[Point de vue] Réchauffement climatique et décroissance : la métaphore du Titanic

Titanic

Article écrit en collaboration avec Pierre Coindreau*, de l'Institut Sapiens

Ce 14 avril 1912 à 23h40, l'officier de quart n’aperçoit l’iceberg que trop tard : le calme plat régnant cette nuit-là sur l'Atlantique Nord l'a privé de la frange blanche des vagues qui se brisent usuellement sur ses flancs et, pour des raisons inexplicables, les veilleurs ne disposent pas de jumelles ! De surcroît, il s’agit d’un « iceberg bleu », un bloc de glace qui, en se détachant de la banquise, s'est retourné et présente à l'air libre son fond bleuâtre, peu visible. Il est à moins de 500 mètres sur la route directe du navire de 46.000 tonnes lancé à plus de 22 nœuds. Pour prendre une décision rationnelle, il manque à l'officier deux informations essentielles : la distance précise le séparant encore de l’iceberg ainsi que la distance nécessaire pour stopper le géant des mers.

Pour éviter l'obstacle, son instinct lui commande dans l’urgence de battre en arrière tout en mettant la barre à gauche. Une décision catastrophique : ignore-t-il qu’en battant en arrière, il va rendre ses gouvernails totalement inopérants, le flux d'eau projeté par les hélices étant dirigé vers l'avant et non plus sur les safrans. Insuffisamment dérouté vers la gauche, le paquebot ne peut éviter la masse de glace dont les débords sous-marins vont découper la coque sur une grande longueur. Excédant six compartiments étanches, l’entaille dépasse la limite de l'insubmersibilité calculée par ses concepteurs. La catastrophe est consommée : plus de 1.300 personnes périront dans les eaux glaciales de l'Atlantique Nord.
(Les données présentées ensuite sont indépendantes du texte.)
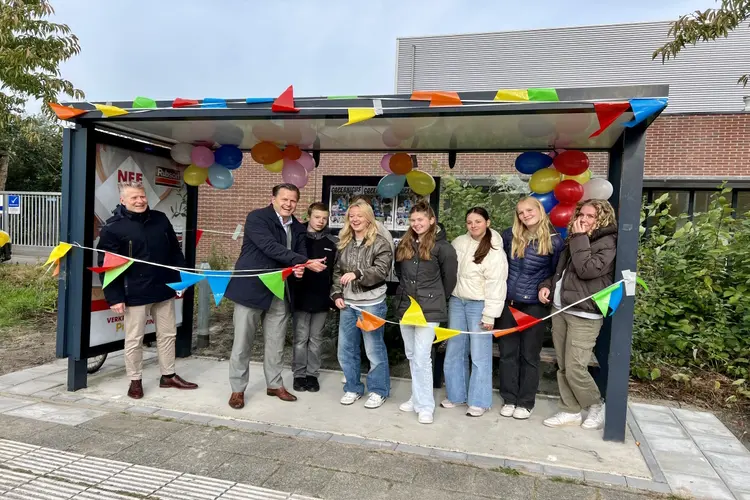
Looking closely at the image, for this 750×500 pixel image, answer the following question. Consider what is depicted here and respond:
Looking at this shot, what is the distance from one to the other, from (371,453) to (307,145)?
3166 millimetres

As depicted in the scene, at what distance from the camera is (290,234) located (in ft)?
14.3

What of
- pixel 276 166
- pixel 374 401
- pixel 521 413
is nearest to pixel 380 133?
pixel 276 166

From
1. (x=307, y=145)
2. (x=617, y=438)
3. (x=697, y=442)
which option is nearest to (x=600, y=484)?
(x=617, y=438)

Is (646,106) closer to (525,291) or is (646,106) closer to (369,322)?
(525,291)

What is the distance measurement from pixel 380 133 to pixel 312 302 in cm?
161

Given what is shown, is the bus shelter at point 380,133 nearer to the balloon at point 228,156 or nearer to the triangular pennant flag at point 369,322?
the balloon at point 228,156

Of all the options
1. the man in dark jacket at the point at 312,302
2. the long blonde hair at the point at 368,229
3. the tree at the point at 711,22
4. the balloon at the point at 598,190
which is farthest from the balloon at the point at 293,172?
the tree at the point at 711,22

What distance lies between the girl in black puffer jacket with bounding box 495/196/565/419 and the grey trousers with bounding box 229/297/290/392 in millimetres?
1789

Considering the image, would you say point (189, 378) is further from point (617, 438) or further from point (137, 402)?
point (617, 438)

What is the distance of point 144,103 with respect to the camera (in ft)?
13.4

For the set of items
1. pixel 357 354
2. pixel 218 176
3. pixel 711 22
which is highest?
pixel 711 22

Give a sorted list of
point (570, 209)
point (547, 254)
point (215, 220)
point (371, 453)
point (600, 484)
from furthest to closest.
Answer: point (215, 220)
point (570, 209)
point (547, 254)
point (371, 453)
point (600, 484)

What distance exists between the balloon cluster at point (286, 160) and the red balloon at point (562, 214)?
2.47 metres

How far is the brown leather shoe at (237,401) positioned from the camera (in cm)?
417
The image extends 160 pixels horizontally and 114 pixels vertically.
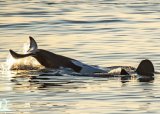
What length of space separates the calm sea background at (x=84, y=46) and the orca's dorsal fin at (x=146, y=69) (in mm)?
205

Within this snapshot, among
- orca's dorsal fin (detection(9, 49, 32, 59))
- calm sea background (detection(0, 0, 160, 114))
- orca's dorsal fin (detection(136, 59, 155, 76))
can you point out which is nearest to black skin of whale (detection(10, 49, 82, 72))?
orca's dorsal fin (detection(9, 49, 32, 59))

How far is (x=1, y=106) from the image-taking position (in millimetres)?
15312

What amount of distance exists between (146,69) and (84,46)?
5.98 m

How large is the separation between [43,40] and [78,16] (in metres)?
7.96

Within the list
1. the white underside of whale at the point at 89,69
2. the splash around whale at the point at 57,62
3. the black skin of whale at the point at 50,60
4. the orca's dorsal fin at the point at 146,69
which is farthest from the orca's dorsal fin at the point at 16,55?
the orca's dorsal fin at the point at 146,69

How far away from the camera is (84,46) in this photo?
993 inches

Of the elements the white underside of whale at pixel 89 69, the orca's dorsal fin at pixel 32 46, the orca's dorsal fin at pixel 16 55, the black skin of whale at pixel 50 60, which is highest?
the orca's dorsal fin at pixel 32 46

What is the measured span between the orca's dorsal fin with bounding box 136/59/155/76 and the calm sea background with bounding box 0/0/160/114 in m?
0.21

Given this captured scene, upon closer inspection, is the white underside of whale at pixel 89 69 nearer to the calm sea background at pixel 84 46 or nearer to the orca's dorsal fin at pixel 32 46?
the calm sea background at pixel 84 46

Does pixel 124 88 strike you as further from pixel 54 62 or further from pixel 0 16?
pixel 0 16

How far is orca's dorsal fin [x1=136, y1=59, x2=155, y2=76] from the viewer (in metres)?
19.3

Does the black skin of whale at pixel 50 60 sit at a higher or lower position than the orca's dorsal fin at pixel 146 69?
higher

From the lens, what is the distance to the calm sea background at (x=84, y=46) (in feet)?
51.3

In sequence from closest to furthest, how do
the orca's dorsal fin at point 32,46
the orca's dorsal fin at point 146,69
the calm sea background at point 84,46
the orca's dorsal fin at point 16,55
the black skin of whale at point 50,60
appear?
the calm sea background at point 84,46 → the orca's dorsal fin at point 146,69 → the black skin of whale at point 50,60 → the orca's dorsal fin at point 16,55 → the orca's dorsal fin at point 32,46
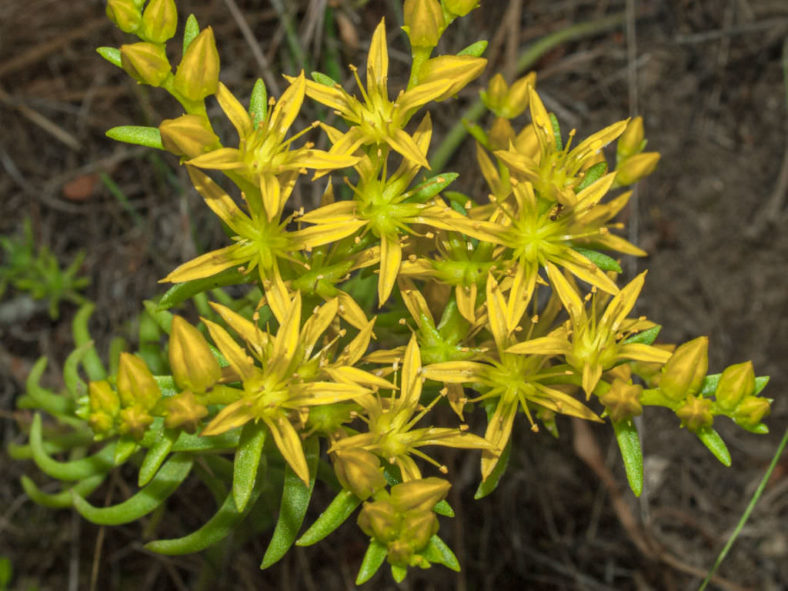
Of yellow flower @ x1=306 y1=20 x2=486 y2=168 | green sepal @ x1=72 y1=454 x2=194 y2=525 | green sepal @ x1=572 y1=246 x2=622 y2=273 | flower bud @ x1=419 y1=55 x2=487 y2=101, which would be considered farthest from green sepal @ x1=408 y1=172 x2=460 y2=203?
green sepal @ x1=72 y1=454 x2=194 y2=525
Le Titanic est souvent associé à la compétition inéquitable opposant l’homme à la nature : cette dernière a eu raison de l'arrogance des ingénieurs sous-estimant la force d’Archimède et de l'inconscience des armateurs imposant au navire une vitesse déraisonnable sur une route dangereuse pour établir un nouveau record. La métaphore climatique est évidente : dans sa course effrénée au progrès, à travers sa consommation excessive et son action irresponsable vis-à-vis de la nature, notre société de croissance émettrice de gaz à effet de serre (GES) va précipitamment heurter « l'iceberg » du dérèglement climatique pour finalement sombrer en provoquant des dizaines de millions de victimes.
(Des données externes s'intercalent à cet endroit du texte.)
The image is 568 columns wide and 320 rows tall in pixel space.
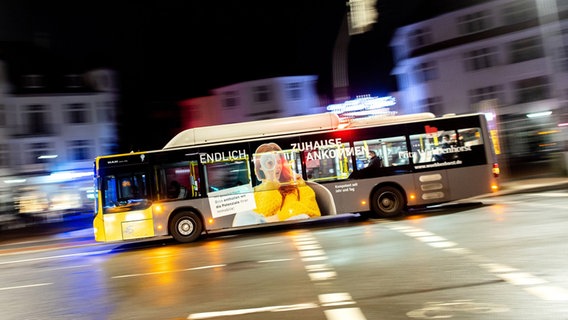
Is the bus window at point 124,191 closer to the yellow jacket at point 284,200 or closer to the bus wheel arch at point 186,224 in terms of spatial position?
the bus wheel arch at point 186,224

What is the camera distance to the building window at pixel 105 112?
44250 mm

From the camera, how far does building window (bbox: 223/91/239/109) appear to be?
4881cm

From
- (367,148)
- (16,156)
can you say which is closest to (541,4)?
(367,148)

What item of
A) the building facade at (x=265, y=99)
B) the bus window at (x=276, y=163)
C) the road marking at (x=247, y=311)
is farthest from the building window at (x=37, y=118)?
the road marking at (x=247, y=311)

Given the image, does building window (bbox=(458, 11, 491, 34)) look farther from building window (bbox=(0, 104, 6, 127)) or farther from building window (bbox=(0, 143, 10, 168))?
building window (bbox=(0, 143, 10, 168))

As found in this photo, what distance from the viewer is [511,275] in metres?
7.02

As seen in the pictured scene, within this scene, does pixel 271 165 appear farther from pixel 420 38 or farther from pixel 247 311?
pixel 420 38

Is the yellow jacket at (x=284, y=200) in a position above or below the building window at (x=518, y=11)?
below

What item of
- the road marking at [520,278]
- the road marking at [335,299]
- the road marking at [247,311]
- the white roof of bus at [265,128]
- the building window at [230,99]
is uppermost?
the building window at [230,99]

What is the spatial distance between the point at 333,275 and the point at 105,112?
4067cm

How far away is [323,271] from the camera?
8344mm

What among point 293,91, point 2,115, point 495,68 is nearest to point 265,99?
point 293,91

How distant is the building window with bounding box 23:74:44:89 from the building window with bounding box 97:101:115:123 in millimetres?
5215

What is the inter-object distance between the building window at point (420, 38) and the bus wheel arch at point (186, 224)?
34.7 metres
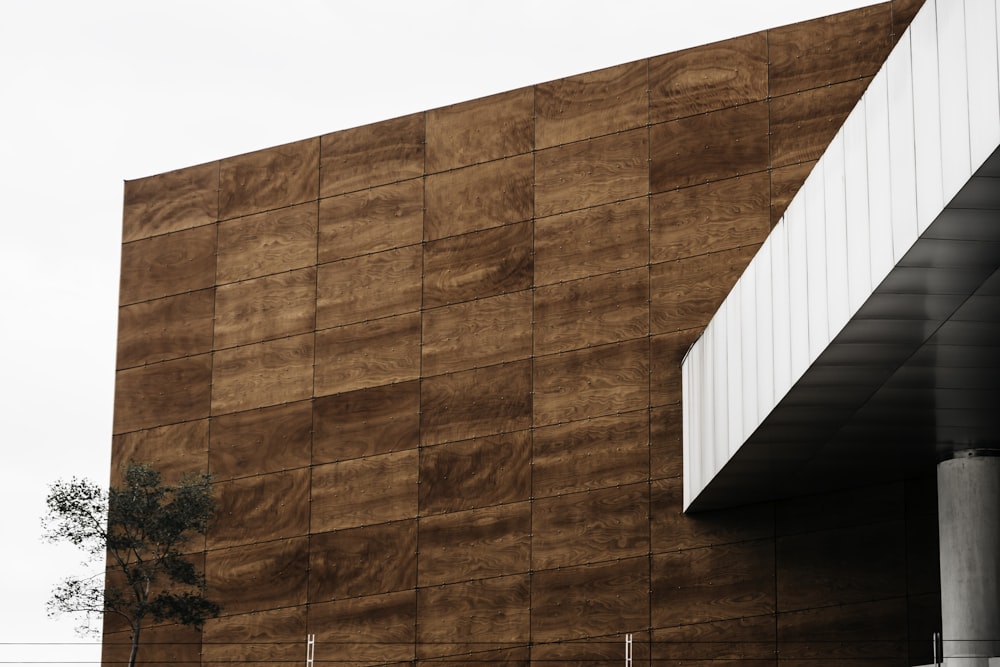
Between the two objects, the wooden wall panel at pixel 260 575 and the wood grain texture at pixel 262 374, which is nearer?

Comme pour le Titanic, le « paquebot Monde » navigue à vive allure dans un environnement incertain. Ainsi, la sensibilité climatique (correspondant au doublement des émissions de GES) est estimée par le GIEC dans une fourchette comprise entre 2,1 °C et 4,7 °C. En d’autres termes, alors que nous manquons cruellement de visibilité, faut-il réagir dans « l’urgence absolue » et battre arrière pour entrer dans une société post-croissance a-productiviste réduisant dans un temps record les émissions de GES ? Si, de prime abord, la décision paraît logique, elle devrait s’inspirer de la décision instinctive mais totalement erronée de l’officier de quart du Titanic.

En négligeant les réalités physiques, les tenants de la solution décroissantiste souffrent de la même myopie que l'officier de quart. Nos sociétés développées reposant toujours sur plus de 80 % d’énergies fossiles, le paquebot Monde est beaucoup trop lourd et beaucoup trop rapide pour éviter le choc du réchauffement. Compte tenu de son inertie, battre en arrière en imposant la décroissance lui ferait perdre son gouvernail (sa production de richesses et ses moyens d'action technologiques) sans pour autant contourner l'iceberg. Comme pour le Titanic, la décroissance ferait sombrer le navire Monde dans l’extrême pauvreté dont les plus démunis (ceux qui n’étaient pas en première classe et n’avaient pu bénéficier des chaloupes de secours) seront inévitablement les premières victimes.

Toute réaction instinctive et émotionnelle étant à proscrire, la bonne stratégie repose donc sur une analyse rationnelle. Arrêter le navire étant impossible, battre en arrière étant suicidaire, notre seule option pour (peut-être) éviter l’obstacle est de le ralentir tout en maintenant une vitesse suffisante pour en conserver la manœuvrabilité.

Pour l’Institut Sapiens, qui vient de publier, ce 31 janvier, un ouvrage intitulé La transition énergétique est-elle soutenable ?**, les incertitudes quantitatives relative au réchauffement climatique ne justifient pas un changement radical de société. La création de richesses reste un préalable permettant de conjuguer développement humain et lutte contre le réchauffement. Pour ce faire, nous préconisons de combattre efficacement la surconsommation et les gaspillages énergétiques tout en préservant une croissance soutenable associée à des mesures pertinentes d’atténuation et d’adaptation. C’est sur cette approche bénéfice/risque et non sur un discours anxiogène d’urgence climatique absolue s’abritant derrière le principe de précaution que doivent reposer les futures politiques publiques.

 

* Pierre Coindreau est ingénieur civil des Ponts et Chaussées. Il détient un MS de l'université de Stanford et un MBA de l'INSEAD. Il a réalisé sa carrière en partie dans la construction puis dans le secteur financier. 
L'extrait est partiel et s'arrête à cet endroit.